Who is the Mightiest of the Mighty Nein?

r
d&d
tidyverse
data cleaning
Published

September 7, 2023

This is another post using data from Crit Role Stats. In this post, I will be looking at the damage dealt by each member of the Mighty Nein. Spoilers for campaign 2, but that ended a couple of years ago so it seems reasonable to spoil. Now Crit Role Stats already has a spreadsheet detailing damage dealt, and I want to recreate some of that and more. I will mostly be using the All Rolls spreadsheet. I have downloaded the CSV for just the sheet that I need: All Rolls. I will be looking back at the full spreadsheets online to verify my findings, but this is the only one that I need to pull in to work with.

By the way, my soundtrack for this post is Critical Role’s own Mighty Vibes YouTube playlist. It just feels right.

I am interested in damage dealt by character and by episode to learn who had the highest average damage per hit and the highest average damage per episode. I expect these to differ because of the number of attacks that different characters get. Spellcasters can do a lot of damage, and many of their spells still do half damage even if the opponent successfully saves, but they rarely get more than one damage-dealing action per turn. Beauregard, as a monk, deals less damage per hit but can hit an astonishing number of times in a round, so I expect her per-hit average to be much lower than, say, Yasha’s, but her average per episode may be quite a bit higher.

Before we get to that, there’s a fair bit of cleaning to be done with the All Rolls table.

library(tidyverse)

Data Cleaning

First, read it in.

all_rolls <- read_csv("all_rolls_wildemount_all_episodes.csv")
glimpse(all_rolls)
Rows: 15,364
Columns: 10
$ Episode         <chr> "C2E001", "C2E001", "C2E001", "C2E001", "C2E001", "C2E…
$ Time            <chr> "0:35:40", "0:39:22", "0:39:30", "0:43:04", "0:50:37",…
$ Character       <chr> "Fjord", "Jester", "Beau", "Beau", "Molly", "Molly", "…
$ `Type of Roll`  <chr> "Perception", "Perception", "Perception", "Insight", "…
$ `Total Value`   <chr> "Nat20", "22", "19", "13", "16", "16", "14", "19", "14…
$ `Natural Value` <chr> "20", "19", "16", "8", "11", "11", "14", "14", "9", "1…
$ `Crit?`         <chr> NA, NA, NA, NA, NA, NA, NA, NA, NA, NA, NA, NA, NA, NA…
$ `Damage Dealt`  <chr> NA, NA, NA, NA, NA, NA, NA, NA, NA, NA, NA, NA, NA, NA…
$ `# Kills`       <dbl> NA, NA, NA, NA, NA, NA, NA, NA, NA, NA, NA, NA, NA, NA…
$ Notes           <chr> NA, NA, NA, NA, NA, NA, NA, NA, NA, NA, NA, NA, NA, "C…

A few things to note:

First, we will need to clean up the Episode column to use as numeric. Not a big deal.

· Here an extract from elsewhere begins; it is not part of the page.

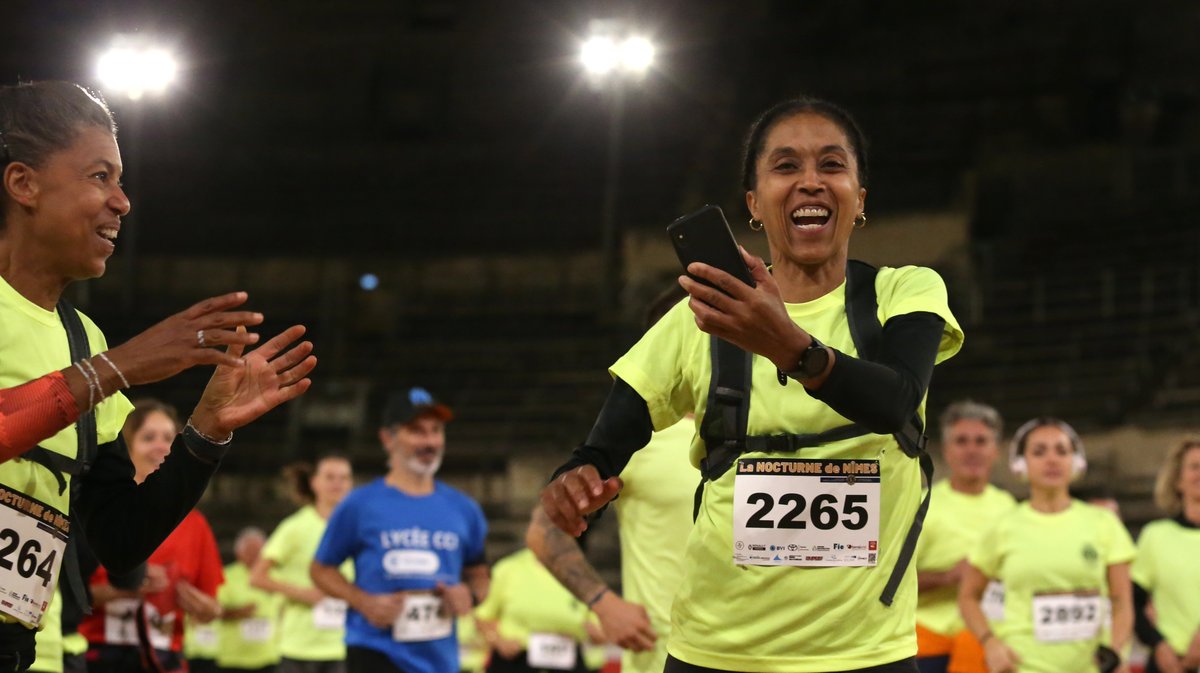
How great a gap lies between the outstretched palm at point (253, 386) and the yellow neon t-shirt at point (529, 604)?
823 centimetres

Second, there is a Damage Dealt column, which turns out to be very useful. Looking in the source data, we can see that it tells you the total damage dealt for a given roll. In the example of episode 43, wherein the Mighty Nein fight Avantika and her crew, Caleb uses Wall of Fire and rolls 17 damage. However, the Damage Dealt column tells us that he dealt a total of 101 damage when you consider all of the enemies he was able to hit. Moreover, we can also see that even in cases where there is only one target, the Damage Dealt column tells us whether the damage was taken in full or halved, whereas the Total Value column would just tell us the value of the roll. This does mean that we have a lot of parsing to do on that column because it contains a lot of free text as well, but it does seem to usually start with the actual number so that may be relatively easy. Let’s hope.

First, I will pare down the data set to only work with what we need. This isn’t an enormous data frame, but saving that space will always help speed things up.

print(object.size(all_rolls), units = "MB")
1.9 Mb
damage <- all_rolls |> 
  janitor::clean_names() |> 
  filter(type_of_roll == "Damage") |> 
  select(episode, character, damage_dealt)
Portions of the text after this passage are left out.